Sunday 18 September 2011

A tale of a tea loaf

And so back to the more chatty style of post. This week I have returned to that which I am most comfortable with: baking.

New recipe number one was supper on a miserable Thursday evening and cooked as comfort food for the other half as he found himself bogged down with work. We whittled red meat out of the things we fancied and settled on some kind of pie--I had just been paid so this pie, complete with a near full jar of Waitrose's grilled artichokes, was slapped on the evening's menu.

I could not find wild mushrooms in Leeds city centre, and had to settle on closed cup and chestnuts. Also, I did as the recipe suggested and was lazy enough not to make my own short crust pastry. I came to regret this, as I have now reached the proud point of being able to make better-than-shop-bought pastry (gentle readers who have been with me throughout this journey will remember I used to be Sally Carrie Cackhands with pastry: it scared me, and that which I made was not nice to eat). Anyway, Mr Waitrose's slightly tough pastry aside, it was very good. The mushrooms gave it a really autumnal taste and because it was filled with veggies, sharing a rather large pie between us for supper did not leave us feeling as sordid as we might have. Before I move onto the next recipe, the pie is not blind baked, and you can avoid the problem of a 'soggy bottom'--which seems to have plagued those commenting on the BBC's webpage with the recipe--by cooking it on a chip tray with holes in it.

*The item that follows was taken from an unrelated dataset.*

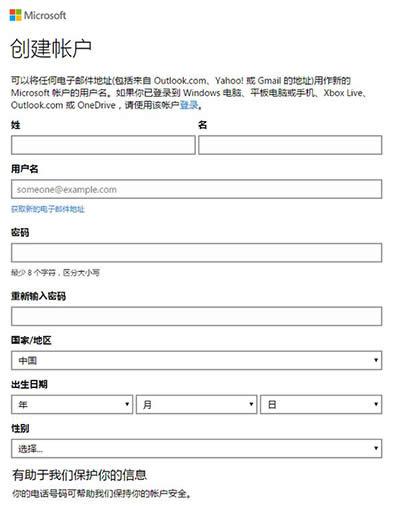 ���M(f��i)��������Win10�����R��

I have also successfully made my Grandma's tea loaf (or rather loaves: the recipe makes a brace). All families seem to have foods which are traditional to them; whether it be your mum's Sunday roast, or your dad's bar-be-que sauce, most families have recipes which are tweaked to become their own or things which are the taste and smell of home. Although this year has mostly been about branching off into new things, I have also realised that there are some things closer to home which I wanted to learn to make. This seems to be a recipe which my great-grandfather brought home from his travels and, presumably, gave to my great grandmother; it is a much treasured heirloom.

It is also a recipe which I thought might go wrong: all the measurements were imperial; I had to guess at the cooking times, as I knew my thermonuclear oven would char on the time and temperature stated (it was cooked in 30 minutes under the time, so my caution paid off); and I had never made a cake that doesn't contain fat before. What it does contain is sugar and dried fruit which have been soaked overnight in tea, and a flour and some egg which are stirred in in the morning. There is no creaming, no folding, no whisking--it is so simple. It is also the best use for dried fruit I am yet to come across and I have eaten slice after slice slathered in butter this afternoon.

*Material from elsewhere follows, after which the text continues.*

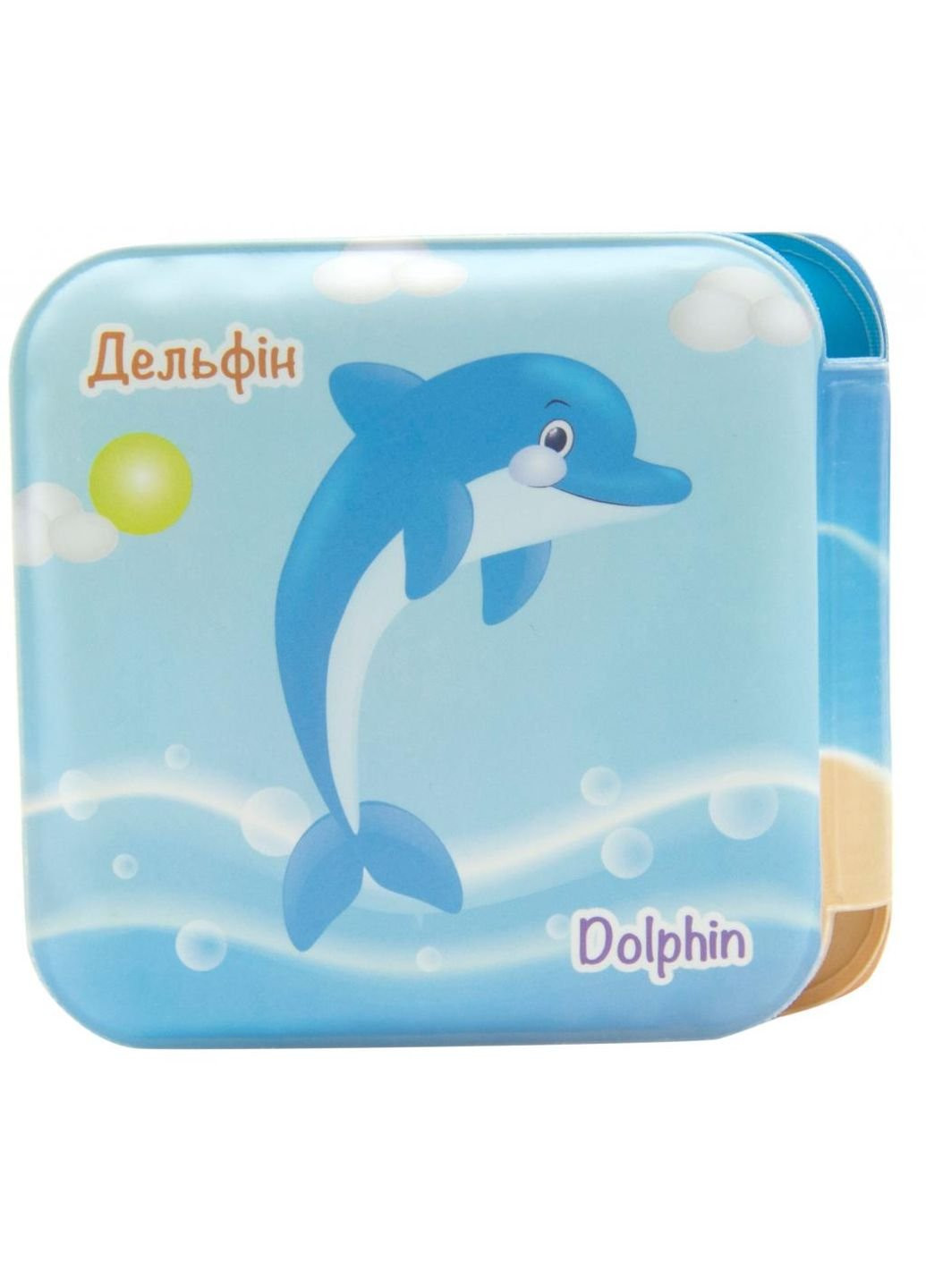 Игрушка для ванной Игрушка-книжка с пищалкой (8740) Baby Team (254079399)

Here I will leave you. I need to work out how to skin some pollock fillets, but that's another story for next week.

Wednesday 14 September 2011

The world in ten words

Ok, so, a bit of a break, I was off enjoying a staycation and intimidating myself by reading Julie and Julia, although it didn't really intimidate me as she seemed to spend a lot of time whining and didn't really say that much on the food--more about her tantrums. So I am not going to waffle about my personal problems--you can have a round up of the recipes in 10 words or less--per recipe. (I made another recipe for focaccia, as I realised, having watched The Great British Bake Off that nice as the rosemary one which I made earlier this year it did did not actually produce focaccia, I shan't bore you with details of an uneven crumb structure which should happen.)

Simon Hopkinson's Olive Oil Mash:


Grown up babyfood. Mash shouldn't be puréed. Tasted nice.









Paul Hollywood's Focaccia

Messy--dough everywhere! Eaten before I could photograph. Nom, nom.

Tiramisu Cake (author's own)


A's birthday: sponge, brandy, chocolate ganache. Peculiar candles.